DO THIS: Reproduce the following material line for line, with no changes to any wording, numbers, or punctuation.

SUPPLIED DATA:

----------

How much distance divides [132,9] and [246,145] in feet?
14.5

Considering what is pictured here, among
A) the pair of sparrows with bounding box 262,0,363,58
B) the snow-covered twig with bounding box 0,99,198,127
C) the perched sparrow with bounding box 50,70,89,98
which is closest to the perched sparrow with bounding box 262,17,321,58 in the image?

----------

TASK OUTPUT:
How much distance divides [132,9] and [246,145] in feet?
14.5

Considering what is pictured here, among
A) the pair of sparrows with bounding box 262,0,363,58
B) the snow-covered twig with bounding box 0,99,198,127
C) the perched sparrow with bounding box 50,70,89,98
which is closest to the perched sparrow with bounding box 262,17,321,58 in the image?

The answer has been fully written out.